第6話
学校へと近付くにつれて徐々に同じ制服を着た生徒たちが周囲に増えていく。
紅葉と圭は一緒に登校してはいるが、途中でどちらかが友人に会えた場合は、その場で別行動することにしている。
今日は圭が前を歩いている友人を見つけたようで、その場で「またね」と互いに別れた。
それを提案したのは紅葉からだったが、圭も特に異論はないようだった。
それは敢えて『二人』に固執する理由が元々ないことと、周囲に色々勘ぐられたくないというのが要因の一つであった。
いつか圭ちゃんにも彼女とかが出来るかも知れない。
そうなった時に自分が邪魔な存在にはなりたくない。
圭には話していないが、それが紅葉の本音だった。
普通に二人が幼馴染みであることは友人たちは既に知っていることだし今更隠すつもりはないが、そこを過剰にアピールするつもりもないのだ。

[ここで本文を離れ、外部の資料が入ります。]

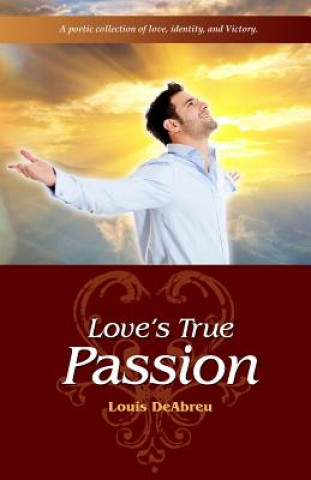 Carte Love's True Passion Louis Deabreu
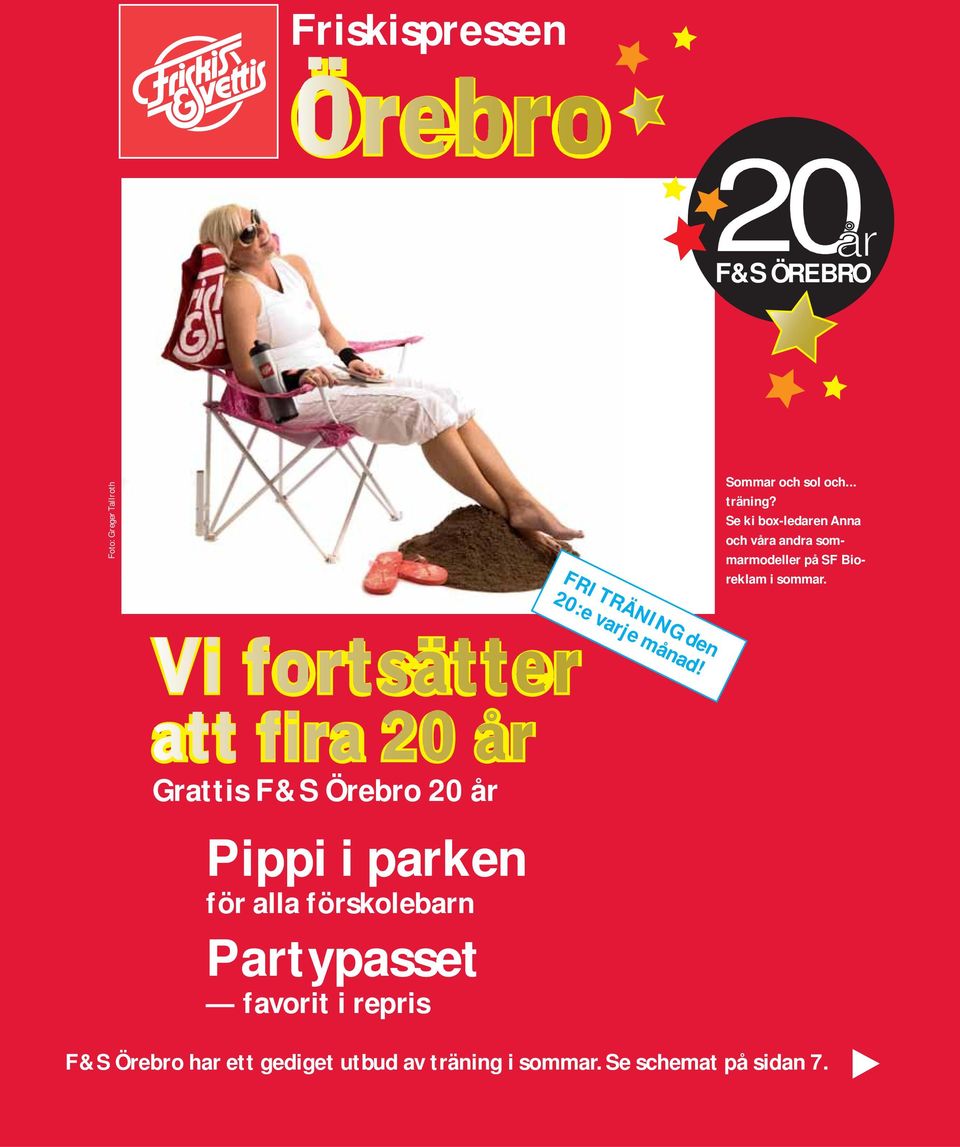 Vi fortsätter att fira 20 år Grattis F&S Örebro 20 år Pippi i parken för alla förskolebarn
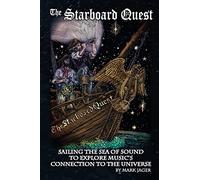 Starboard Quest: Sailing the Sea of Sound to Explore Music's Connection to the Universe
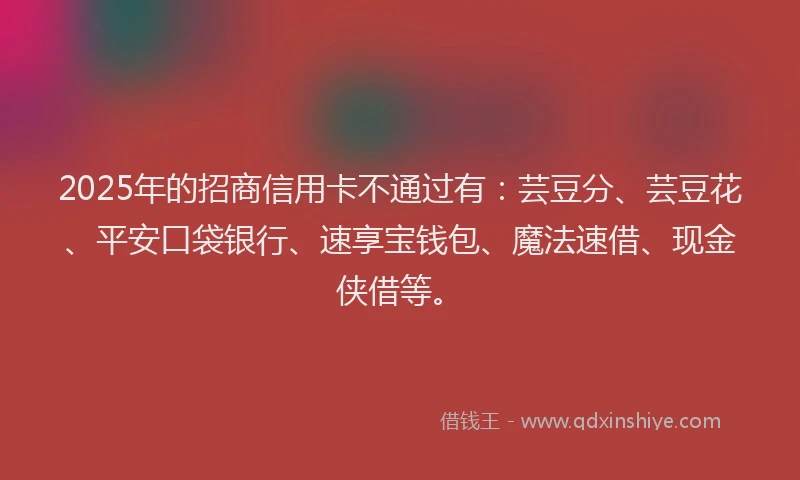 2025年的招商信用卡不通过有：芸豆分、芸豆花、平安口袋银行、速享宝钱包、魔法速借、现金侠借等。
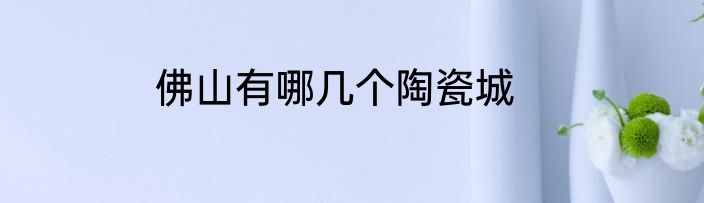 佛山有哪几个陶瓷城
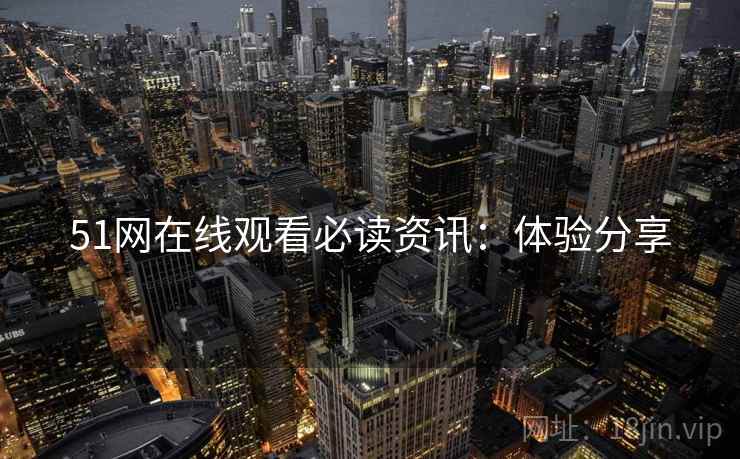 51网在线观看必读资讯：体验分享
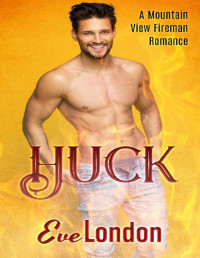 Eve London — Huck: Huck: A Mountain View Fireman Romance
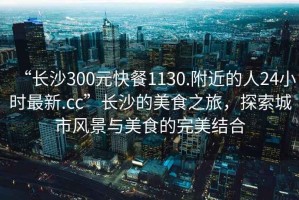 “長(cháng)沙300元快餐1130.附近的人24小時(shí)最新.cc”長(cháng)沙的美食之旅，探索城市風(fēng)景與美食的完美結合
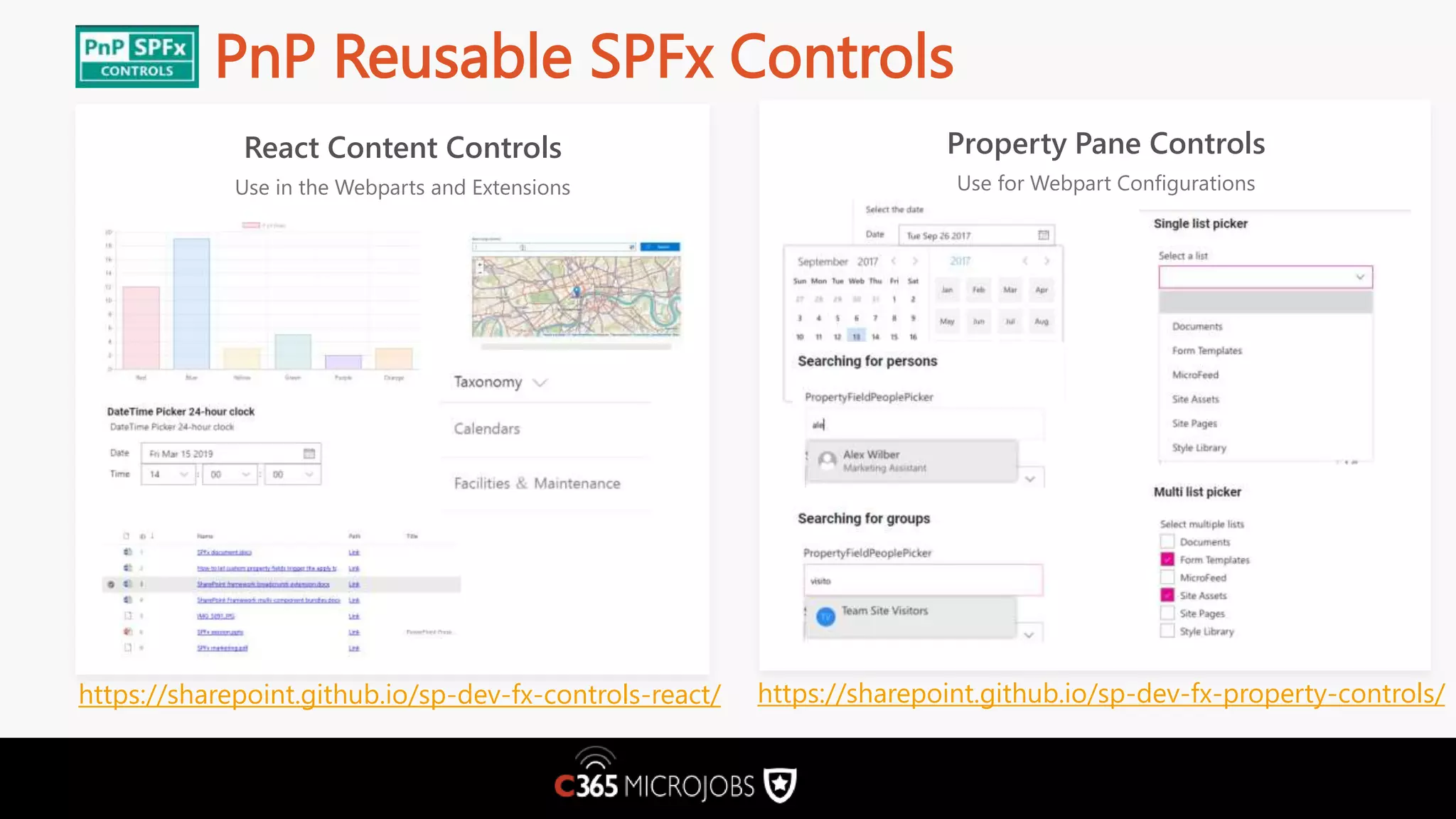 PnP Reusable SPFx Controls https://sharepoint.github.io/sp-dev-fx-controls-react/ https://sharepoint.github.io/sp-dev-fx-property-controls/ Property Pane Controls Use for Webpart Configurations React Content Controls Use in the Webparts and Extensions 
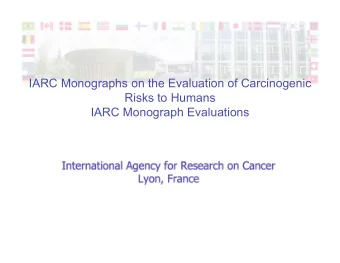 IARC Monographs on the Evaluation of Carcinogenic  Risks to Humans  IARC Monograph Evaluations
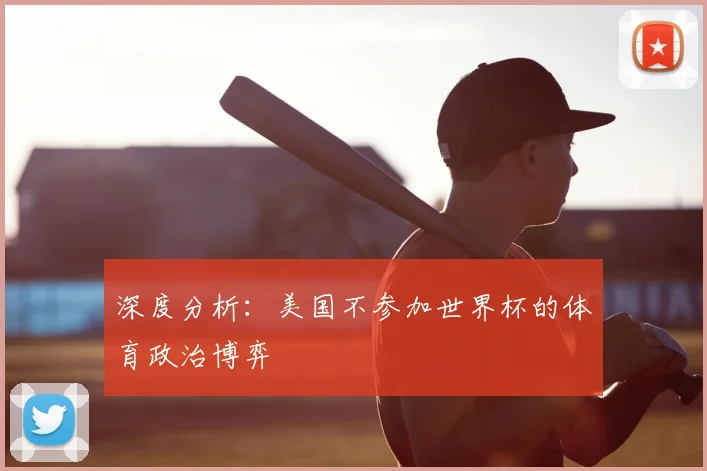深度分析：美国不参加世界杯的体育政治博弈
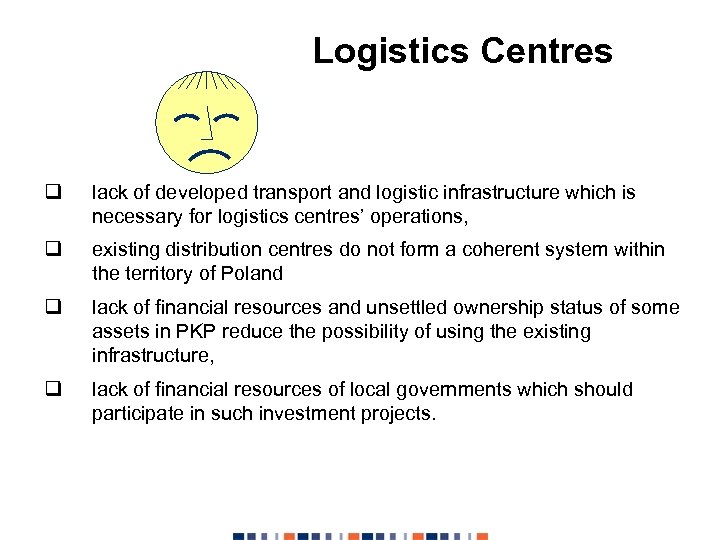 Logistics Centres q lack of developed transport and logistic infrastructure which is necessary for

実を言うと、それには中学時代に圭を好きだという女子に逆恨みされ、トラブルに巻き込まれたことが根底にあったりするのだが、そんな事実があったことを圭は知らないし、紅葉自身も話すつもりはなかった。
それでも家族のような存在である圭との時間は、紅葉にとって大切で貴重な時間に違いなくて。
せめて圭ちゃんに特別な人が出来るまでは…。
(この僅かな登校時間位はひとり占めしても、いいよね?)
紅葉が教室へと到着すると、既に多くの生徒たちが登校してきていてクラス内はとても賑やかだった。
ちなみに圭は隣のクラスである。